### What to work on
Reproduce word for word the records from the line containing "As viewed here, when presented with" through the end of the records, including both ends.

### Exercise material
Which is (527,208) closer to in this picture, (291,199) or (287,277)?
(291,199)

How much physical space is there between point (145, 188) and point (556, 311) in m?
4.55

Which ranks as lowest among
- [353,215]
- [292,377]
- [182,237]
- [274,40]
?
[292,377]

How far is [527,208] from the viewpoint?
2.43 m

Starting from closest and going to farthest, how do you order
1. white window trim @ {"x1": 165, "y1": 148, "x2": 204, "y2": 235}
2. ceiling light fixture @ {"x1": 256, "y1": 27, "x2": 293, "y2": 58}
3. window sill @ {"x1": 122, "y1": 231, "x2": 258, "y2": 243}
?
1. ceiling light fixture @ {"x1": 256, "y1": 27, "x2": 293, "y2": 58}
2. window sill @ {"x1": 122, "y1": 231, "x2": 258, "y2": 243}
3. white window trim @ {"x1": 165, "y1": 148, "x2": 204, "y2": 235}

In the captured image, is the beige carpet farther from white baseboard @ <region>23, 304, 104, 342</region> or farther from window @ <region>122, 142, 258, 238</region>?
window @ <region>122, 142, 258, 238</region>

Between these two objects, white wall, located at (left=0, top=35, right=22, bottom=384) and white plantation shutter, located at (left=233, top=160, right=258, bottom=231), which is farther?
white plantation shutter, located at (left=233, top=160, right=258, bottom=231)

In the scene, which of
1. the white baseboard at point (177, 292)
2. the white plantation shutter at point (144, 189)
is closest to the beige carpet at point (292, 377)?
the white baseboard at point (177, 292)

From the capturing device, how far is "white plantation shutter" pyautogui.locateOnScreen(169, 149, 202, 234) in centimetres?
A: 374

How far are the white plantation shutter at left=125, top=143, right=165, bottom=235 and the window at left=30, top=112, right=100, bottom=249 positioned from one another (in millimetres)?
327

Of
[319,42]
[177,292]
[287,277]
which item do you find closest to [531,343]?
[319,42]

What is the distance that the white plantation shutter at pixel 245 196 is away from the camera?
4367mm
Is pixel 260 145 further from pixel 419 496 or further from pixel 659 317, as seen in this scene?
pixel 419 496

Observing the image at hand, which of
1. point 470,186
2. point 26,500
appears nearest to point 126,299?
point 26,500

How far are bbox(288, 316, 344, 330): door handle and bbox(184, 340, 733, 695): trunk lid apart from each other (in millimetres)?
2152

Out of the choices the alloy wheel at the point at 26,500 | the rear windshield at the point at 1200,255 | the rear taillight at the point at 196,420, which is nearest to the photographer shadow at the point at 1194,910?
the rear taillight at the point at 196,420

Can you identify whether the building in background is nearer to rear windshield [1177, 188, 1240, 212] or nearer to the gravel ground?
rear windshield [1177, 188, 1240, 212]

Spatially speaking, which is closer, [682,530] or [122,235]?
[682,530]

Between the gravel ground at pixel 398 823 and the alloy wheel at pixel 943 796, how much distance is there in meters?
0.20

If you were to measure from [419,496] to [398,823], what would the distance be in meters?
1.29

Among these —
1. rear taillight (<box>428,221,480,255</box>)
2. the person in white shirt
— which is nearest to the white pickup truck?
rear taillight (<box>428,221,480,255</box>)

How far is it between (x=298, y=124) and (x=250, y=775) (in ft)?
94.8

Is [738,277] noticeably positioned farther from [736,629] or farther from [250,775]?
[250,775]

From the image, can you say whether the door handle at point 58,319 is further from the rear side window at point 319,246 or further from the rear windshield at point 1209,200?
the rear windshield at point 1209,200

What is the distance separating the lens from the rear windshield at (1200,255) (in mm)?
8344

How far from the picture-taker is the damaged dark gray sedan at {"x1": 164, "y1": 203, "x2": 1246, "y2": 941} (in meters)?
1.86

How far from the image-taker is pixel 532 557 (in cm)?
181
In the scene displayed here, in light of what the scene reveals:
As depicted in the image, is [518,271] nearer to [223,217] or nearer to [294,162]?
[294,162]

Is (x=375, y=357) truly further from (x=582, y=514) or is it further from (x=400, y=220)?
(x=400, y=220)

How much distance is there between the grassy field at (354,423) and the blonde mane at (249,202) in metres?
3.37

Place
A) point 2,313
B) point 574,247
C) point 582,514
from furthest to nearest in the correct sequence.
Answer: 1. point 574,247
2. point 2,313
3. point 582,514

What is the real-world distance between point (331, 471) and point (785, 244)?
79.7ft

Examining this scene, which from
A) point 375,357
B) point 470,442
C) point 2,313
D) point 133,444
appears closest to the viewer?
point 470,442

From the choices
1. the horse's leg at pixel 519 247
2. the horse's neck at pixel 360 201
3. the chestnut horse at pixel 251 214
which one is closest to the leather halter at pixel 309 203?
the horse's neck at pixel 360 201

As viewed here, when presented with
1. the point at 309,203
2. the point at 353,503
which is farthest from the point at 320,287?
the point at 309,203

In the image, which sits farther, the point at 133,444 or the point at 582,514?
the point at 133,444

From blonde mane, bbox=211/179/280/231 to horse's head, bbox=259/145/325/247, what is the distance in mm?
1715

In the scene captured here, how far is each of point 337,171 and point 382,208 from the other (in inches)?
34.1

### Answer for the task
As viewed here, when presented with
1. the point at 309,203
2. the point at 353,503
which is farthest from the point at 320,287?
the point at 309,203

In the image, which sits farther, the point at 133,444 or the point at 582,514?
the point at 133,444

From blonde mane, bbox=211/179/280/231 to horse's head, bbox=259/145/325/247, what is the distance in mm?
1715

In the scene captured here, how far is each of point 337,171 and point 382,208 from the other (in inches)?
34.1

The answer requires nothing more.